START SOURCE EXCERPT
Early Childhood Education in Math and Science

Like other institutions of higher learning in the United States, Georgetown University has a child daycare - preschool program on campus. The challenge, of course, is availability of slots. Early childhood programs are in great demand that high quality day care centers are usually full and the waiting list is especially long. The high subscription for these services come from the fact that both parents are usually working. With the relatively small size of US families, daycare centers also provide a social setting for young children who may not have siblings. Good early childhood programs usually incorporate activities commonly regarded as interesting to young minds and hands like arts, crafts and music. These are certainly beyond mere baby-sitting. Incorporating math and science into these programs may appear challenging, but is certainly feasible.

Lillian Mongeau at EdSource notes in "Pasadena center at forefront of early math programs for young children" that while preschool programs in the US are still fnding ways to integrate early math and science in their programs, the Children's Center at Caltech, established forty years ago, has long managed to engage children as early as six months old in math and science activities. One important aspect in this program is that the integration is clear. Children are indeed introduced to math and science. Children and parents are made aware that they are seeing math and science at work. This is important as it gives both children and parents correct notions of what math and science really represent. These disciplines are as integrated in human lives as arts and music. Math and science are not confined to geeky individuals wearing white laboratory coats who seem to be doing things only they can understand. The early integration plus the awareness brings both math and science to the minds of young children and their parents as essential human endeavors. It is not something mystical or magical, but in fact ingrained in our humanity.
END SOURCE EXCERPT
### COMPLETE THE FOLLOWING:
A. In the passage on early childhood math and science, why does it matter that children and parents at the Caltech center are made aware that they are seeing math and science at work?
B. Write the next paragraph of the passage on early childhood math and science, picking up after its final sentence.
START ENTRIES SUPPLIED
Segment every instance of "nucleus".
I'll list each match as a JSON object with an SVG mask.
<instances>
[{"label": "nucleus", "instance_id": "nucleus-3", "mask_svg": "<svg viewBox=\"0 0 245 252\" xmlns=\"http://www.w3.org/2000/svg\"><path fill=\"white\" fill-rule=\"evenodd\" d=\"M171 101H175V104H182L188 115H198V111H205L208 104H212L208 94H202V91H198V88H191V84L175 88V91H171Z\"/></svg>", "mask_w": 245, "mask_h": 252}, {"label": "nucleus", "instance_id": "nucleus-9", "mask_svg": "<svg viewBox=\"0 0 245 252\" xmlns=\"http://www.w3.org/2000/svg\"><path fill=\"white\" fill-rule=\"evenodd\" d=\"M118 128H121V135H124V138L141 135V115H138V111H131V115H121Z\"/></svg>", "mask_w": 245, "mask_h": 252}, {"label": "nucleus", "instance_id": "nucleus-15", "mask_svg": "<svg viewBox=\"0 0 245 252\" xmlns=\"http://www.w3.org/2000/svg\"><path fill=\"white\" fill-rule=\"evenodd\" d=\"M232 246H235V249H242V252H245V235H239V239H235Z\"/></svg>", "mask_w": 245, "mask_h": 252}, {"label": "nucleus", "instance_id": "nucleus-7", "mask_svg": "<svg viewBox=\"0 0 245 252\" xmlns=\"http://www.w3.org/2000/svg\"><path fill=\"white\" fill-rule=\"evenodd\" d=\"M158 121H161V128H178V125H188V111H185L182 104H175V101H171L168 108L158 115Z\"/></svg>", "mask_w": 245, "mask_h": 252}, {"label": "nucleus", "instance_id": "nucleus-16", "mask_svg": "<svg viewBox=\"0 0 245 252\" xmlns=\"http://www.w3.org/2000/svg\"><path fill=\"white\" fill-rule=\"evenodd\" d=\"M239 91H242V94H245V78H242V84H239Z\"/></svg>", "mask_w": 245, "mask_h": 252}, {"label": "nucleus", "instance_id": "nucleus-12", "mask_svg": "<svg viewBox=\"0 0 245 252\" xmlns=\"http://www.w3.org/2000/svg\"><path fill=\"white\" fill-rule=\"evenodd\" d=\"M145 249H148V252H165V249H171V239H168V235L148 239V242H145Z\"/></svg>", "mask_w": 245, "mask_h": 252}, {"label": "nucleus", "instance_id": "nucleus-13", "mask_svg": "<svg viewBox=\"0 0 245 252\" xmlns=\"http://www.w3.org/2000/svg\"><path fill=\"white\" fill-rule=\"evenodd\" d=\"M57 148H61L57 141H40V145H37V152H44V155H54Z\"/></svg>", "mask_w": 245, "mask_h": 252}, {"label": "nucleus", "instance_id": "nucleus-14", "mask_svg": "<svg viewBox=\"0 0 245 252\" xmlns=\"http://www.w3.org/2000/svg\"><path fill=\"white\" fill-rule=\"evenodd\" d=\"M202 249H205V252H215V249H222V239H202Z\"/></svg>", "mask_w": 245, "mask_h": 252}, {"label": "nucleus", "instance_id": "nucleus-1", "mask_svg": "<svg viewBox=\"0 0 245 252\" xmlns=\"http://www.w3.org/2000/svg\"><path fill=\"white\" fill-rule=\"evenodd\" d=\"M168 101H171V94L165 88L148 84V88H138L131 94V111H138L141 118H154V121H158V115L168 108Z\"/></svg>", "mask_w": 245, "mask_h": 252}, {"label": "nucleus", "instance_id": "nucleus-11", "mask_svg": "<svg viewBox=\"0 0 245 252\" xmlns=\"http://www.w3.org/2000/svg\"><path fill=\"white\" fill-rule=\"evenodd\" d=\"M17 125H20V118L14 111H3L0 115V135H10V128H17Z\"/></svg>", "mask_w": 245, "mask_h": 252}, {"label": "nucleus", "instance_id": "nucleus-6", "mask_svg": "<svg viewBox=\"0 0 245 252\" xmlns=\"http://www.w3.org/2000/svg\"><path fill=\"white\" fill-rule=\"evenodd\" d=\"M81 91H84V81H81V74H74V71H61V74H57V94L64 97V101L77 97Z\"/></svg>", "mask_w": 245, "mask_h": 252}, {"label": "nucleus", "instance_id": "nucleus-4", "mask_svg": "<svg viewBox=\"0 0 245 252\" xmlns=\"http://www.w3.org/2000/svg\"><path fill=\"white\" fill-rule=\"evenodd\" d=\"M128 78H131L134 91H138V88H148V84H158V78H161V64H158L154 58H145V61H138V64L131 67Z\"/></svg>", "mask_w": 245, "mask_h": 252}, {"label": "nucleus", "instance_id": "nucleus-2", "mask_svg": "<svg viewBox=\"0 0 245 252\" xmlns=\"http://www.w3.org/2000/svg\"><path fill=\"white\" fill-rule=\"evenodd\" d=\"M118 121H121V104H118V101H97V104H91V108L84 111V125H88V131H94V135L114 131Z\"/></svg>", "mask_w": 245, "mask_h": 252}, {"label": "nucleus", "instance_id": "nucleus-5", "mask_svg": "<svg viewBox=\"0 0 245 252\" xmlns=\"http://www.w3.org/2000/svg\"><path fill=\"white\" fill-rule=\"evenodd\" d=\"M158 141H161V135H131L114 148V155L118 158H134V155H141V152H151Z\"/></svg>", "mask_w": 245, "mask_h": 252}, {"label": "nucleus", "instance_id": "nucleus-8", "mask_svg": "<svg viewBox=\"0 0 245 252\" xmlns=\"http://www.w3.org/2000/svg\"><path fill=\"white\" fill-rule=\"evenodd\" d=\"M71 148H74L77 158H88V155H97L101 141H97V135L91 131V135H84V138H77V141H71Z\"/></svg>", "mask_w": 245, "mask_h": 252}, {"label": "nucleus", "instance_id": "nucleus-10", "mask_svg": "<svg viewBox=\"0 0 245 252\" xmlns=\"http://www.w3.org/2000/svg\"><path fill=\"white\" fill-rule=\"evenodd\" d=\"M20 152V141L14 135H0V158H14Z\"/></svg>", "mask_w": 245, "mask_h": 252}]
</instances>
END ENTRIES SUPPLIED
START ENTRIES SUPPLIED
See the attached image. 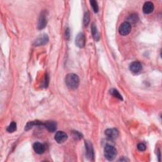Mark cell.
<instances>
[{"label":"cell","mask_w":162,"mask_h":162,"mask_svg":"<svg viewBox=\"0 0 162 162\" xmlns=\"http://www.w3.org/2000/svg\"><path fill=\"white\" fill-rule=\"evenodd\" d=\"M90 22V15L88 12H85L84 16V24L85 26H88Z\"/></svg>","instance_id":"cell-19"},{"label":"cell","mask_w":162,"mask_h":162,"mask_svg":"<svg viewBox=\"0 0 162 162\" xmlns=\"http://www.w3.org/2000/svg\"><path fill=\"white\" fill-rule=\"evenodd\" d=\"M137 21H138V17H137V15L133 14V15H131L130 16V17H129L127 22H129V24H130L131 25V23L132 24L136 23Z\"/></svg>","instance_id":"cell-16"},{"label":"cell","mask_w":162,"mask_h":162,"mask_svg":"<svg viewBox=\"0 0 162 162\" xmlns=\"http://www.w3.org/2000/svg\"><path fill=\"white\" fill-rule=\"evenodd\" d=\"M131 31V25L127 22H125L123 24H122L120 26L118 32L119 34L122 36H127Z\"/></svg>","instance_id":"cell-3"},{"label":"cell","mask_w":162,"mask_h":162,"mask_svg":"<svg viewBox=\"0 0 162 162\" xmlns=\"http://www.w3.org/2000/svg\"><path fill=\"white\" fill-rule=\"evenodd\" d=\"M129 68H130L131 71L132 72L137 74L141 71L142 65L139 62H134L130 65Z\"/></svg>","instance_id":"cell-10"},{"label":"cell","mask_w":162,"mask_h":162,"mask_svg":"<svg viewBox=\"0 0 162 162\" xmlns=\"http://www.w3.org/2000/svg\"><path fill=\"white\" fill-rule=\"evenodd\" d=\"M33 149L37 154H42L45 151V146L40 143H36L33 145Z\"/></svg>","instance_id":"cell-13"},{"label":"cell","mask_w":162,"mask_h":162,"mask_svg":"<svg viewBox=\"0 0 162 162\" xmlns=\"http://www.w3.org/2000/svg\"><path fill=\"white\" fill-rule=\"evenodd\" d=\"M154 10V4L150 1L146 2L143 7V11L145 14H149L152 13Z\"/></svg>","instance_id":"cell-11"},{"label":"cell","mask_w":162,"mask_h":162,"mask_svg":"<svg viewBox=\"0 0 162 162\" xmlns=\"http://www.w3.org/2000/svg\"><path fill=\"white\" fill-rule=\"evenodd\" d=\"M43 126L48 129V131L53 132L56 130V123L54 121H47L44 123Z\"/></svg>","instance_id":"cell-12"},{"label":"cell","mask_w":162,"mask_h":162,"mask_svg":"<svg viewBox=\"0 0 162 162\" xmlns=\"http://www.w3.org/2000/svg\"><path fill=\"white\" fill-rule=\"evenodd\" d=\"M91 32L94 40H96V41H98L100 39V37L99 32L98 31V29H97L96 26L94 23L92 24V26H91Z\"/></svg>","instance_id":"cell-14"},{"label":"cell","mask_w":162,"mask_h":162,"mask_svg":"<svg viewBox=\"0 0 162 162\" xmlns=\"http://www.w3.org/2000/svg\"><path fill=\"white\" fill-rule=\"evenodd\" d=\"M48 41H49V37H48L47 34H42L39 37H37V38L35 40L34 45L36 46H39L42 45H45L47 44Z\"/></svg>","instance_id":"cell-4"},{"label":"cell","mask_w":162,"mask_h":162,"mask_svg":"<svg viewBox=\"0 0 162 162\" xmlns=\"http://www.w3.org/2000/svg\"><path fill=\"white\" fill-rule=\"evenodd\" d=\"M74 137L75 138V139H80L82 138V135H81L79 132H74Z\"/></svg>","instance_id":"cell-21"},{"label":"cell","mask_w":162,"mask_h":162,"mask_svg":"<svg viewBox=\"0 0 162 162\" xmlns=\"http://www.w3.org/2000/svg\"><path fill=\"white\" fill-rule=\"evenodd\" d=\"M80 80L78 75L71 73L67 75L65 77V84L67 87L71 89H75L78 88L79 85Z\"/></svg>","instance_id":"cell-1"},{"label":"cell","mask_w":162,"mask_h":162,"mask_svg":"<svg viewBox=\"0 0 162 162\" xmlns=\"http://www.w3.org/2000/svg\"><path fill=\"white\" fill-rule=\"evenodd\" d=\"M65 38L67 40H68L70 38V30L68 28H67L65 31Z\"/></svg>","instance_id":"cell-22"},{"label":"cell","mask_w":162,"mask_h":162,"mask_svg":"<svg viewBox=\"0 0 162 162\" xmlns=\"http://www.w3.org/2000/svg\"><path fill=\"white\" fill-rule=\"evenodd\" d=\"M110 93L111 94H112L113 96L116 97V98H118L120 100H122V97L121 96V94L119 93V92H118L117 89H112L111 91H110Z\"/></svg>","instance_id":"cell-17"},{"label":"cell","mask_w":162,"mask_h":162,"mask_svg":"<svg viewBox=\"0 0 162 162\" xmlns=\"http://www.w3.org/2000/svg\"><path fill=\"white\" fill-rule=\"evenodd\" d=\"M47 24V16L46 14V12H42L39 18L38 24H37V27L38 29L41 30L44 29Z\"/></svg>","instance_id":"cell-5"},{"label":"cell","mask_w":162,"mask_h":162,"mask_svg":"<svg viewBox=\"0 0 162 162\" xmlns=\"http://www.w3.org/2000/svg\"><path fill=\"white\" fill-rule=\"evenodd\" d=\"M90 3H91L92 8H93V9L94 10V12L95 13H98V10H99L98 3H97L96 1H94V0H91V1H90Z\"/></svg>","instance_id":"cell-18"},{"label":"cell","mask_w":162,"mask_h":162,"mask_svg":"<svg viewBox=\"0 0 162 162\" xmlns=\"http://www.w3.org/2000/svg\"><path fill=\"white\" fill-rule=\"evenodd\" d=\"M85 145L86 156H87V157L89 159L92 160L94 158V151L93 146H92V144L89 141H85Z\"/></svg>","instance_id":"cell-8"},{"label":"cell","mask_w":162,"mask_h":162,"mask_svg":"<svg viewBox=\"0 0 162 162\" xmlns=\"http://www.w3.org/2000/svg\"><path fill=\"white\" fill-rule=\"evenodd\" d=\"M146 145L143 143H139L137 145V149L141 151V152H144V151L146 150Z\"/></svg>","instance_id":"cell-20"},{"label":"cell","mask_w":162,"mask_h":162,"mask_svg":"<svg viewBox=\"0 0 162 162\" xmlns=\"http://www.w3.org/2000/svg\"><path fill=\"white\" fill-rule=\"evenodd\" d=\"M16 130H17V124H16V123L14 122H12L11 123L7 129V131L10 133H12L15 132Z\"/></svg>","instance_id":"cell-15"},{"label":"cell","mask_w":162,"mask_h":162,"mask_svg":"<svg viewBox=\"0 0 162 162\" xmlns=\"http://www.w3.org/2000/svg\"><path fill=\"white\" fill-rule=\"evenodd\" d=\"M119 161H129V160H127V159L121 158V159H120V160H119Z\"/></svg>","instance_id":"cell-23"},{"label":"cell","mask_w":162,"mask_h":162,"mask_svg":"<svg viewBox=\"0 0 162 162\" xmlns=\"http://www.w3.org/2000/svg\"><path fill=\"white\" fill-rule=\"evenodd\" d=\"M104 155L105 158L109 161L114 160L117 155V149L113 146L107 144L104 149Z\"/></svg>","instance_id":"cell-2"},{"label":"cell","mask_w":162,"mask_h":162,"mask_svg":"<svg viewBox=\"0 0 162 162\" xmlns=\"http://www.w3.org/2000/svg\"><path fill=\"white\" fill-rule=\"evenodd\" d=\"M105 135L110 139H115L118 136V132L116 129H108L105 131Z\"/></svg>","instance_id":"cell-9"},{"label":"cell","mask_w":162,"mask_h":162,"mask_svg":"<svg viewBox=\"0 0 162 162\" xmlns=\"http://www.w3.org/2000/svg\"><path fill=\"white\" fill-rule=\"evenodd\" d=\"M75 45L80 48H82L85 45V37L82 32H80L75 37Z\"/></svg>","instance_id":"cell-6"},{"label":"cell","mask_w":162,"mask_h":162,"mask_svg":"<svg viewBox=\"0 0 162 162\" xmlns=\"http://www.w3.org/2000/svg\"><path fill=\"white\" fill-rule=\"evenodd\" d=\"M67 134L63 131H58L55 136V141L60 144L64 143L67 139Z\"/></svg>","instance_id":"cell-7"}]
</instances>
END ENTRIES SUPPLIED
### ANSWERS TO THE PROBLEMS:
A. It gives both children and parents correct notions of what math and science really represent. These disciplines are as much a part of human life as arts and music, not something confined to geeky individuals in white laboratory coats.

B.
Having math and science in preschool education does not require expensive laboratories. The following is a photograph of the science laboratory inside the Children's Center at Caltech:

Above photo downloaded from Children's Center at Caltech
What it demands, however, are teachers who have had training in early math and science instruction. It requires teachers who in fact have a healthy and favorable impression of both math and science. Training of preschool or kindergarten teachers along these lines is necessary. Hence, the difficulty of finding available slots in these high quality preschool programs is not due to challenges in infrastructure or physical resources, but in the lack of personnel who are trained and qualified to teach young children math and science. In "Pasadena center at forefront of early math programs for young children", Lillian Mongeau writes:

...While basic mathematical ideas like counting and shapes are often part of preschool instruction, far more time is spent on literacy skills, researchers have found. A study of programs in North Carolina and Tennessee found that half-day preschools spent only five minutes a day on math, compared to nearly 20 minutes on reading. 
The idea at The Children’s Center is that the scientific method – ask a question, guess an answer, experiment, observe, conclude – provides the best basis for learning any topic, including math. The center’s director, Susan Wood, designed the curriculum with a focus on allowing young children to predict how something will work, test their idea and observe the result as a part of nearly every activity....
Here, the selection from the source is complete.